Your answer should consist of each line below that contains the string "класс".

═════ Data section ═════

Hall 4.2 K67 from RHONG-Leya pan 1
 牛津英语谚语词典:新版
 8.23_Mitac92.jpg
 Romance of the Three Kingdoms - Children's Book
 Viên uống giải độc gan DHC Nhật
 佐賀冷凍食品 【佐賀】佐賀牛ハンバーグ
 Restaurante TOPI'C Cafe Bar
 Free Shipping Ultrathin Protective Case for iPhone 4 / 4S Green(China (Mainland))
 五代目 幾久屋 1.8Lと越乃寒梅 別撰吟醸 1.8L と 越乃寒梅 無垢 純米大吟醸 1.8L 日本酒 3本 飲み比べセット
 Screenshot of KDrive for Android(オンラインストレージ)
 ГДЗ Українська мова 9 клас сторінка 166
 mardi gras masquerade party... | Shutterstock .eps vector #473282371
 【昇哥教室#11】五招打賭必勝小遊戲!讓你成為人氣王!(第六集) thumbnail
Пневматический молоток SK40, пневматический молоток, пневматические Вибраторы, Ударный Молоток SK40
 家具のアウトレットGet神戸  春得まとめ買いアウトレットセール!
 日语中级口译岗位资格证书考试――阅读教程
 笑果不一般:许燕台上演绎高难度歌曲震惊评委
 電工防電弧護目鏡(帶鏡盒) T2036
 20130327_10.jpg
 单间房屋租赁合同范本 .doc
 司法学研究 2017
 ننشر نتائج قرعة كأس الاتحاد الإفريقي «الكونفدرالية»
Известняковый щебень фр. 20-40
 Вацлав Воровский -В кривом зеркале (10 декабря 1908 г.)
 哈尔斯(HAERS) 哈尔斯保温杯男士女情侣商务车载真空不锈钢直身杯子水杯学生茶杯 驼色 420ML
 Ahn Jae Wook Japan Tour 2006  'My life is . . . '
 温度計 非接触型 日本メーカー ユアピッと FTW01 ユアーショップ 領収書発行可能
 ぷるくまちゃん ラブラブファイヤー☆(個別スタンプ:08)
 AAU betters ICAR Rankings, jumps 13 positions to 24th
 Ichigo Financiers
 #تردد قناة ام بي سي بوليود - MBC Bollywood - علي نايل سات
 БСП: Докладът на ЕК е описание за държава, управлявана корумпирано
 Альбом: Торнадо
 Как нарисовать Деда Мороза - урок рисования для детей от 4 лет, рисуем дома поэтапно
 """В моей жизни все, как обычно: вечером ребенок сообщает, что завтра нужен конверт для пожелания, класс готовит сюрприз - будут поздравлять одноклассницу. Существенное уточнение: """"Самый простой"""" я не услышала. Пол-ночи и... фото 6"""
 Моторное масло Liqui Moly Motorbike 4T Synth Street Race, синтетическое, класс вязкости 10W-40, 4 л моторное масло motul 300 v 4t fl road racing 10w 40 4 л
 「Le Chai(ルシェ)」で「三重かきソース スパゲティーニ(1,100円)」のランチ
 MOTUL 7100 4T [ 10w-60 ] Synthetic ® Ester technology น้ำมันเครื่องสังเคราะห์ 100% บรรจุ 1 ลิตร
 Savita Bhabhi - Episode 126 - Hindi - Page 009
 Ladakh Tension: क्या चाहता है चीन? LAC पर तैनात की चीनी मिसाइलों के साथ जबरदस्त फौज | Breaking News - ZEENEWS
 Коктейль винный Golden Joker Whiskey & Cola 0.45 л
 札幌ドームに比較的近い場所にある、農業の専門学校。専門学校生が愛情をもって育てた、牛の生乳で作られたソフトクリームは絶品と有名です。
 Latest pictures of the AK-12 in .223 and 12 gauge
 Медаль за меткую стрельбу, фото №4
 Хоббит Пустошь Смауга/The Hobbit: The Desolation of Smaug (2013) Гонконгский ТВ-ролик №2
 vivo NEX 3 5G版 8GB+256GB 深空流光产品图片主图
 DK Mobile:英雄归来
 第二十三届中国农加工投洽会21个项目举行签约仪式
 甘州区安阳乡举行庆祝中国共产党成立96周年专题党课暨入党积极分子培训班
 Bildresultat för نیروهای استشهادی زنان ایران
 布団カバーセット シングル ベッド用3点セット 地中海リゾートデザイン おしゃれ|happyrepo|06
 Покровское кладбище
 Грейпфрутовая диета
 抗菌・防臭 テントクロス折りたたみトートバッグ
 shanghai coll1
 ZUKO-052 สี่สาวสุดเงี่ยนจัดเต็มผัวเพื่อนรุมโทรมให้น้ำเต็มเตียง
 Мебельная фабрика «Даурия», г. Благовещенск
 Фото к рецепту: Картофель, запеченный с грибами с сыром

═════

**Answer box:**
 """В моей жизни все, как обычно: вечером ребенок сообщает, что завтра нужен конверт для пожелания, класс готовит сюрприз - будут поздравлять одноклассницу. Существенное уточнение: """"Самый простой"""" я не услышала. Пол-ночи и... фото 6"""
 Моторное масло Liqui Moly Motorbike 4T Synth Street Race, синтетическое, класс вязкости 10W-40, 4 л моторное масло motul 300 v 4t fl road racing 10w 40 4 л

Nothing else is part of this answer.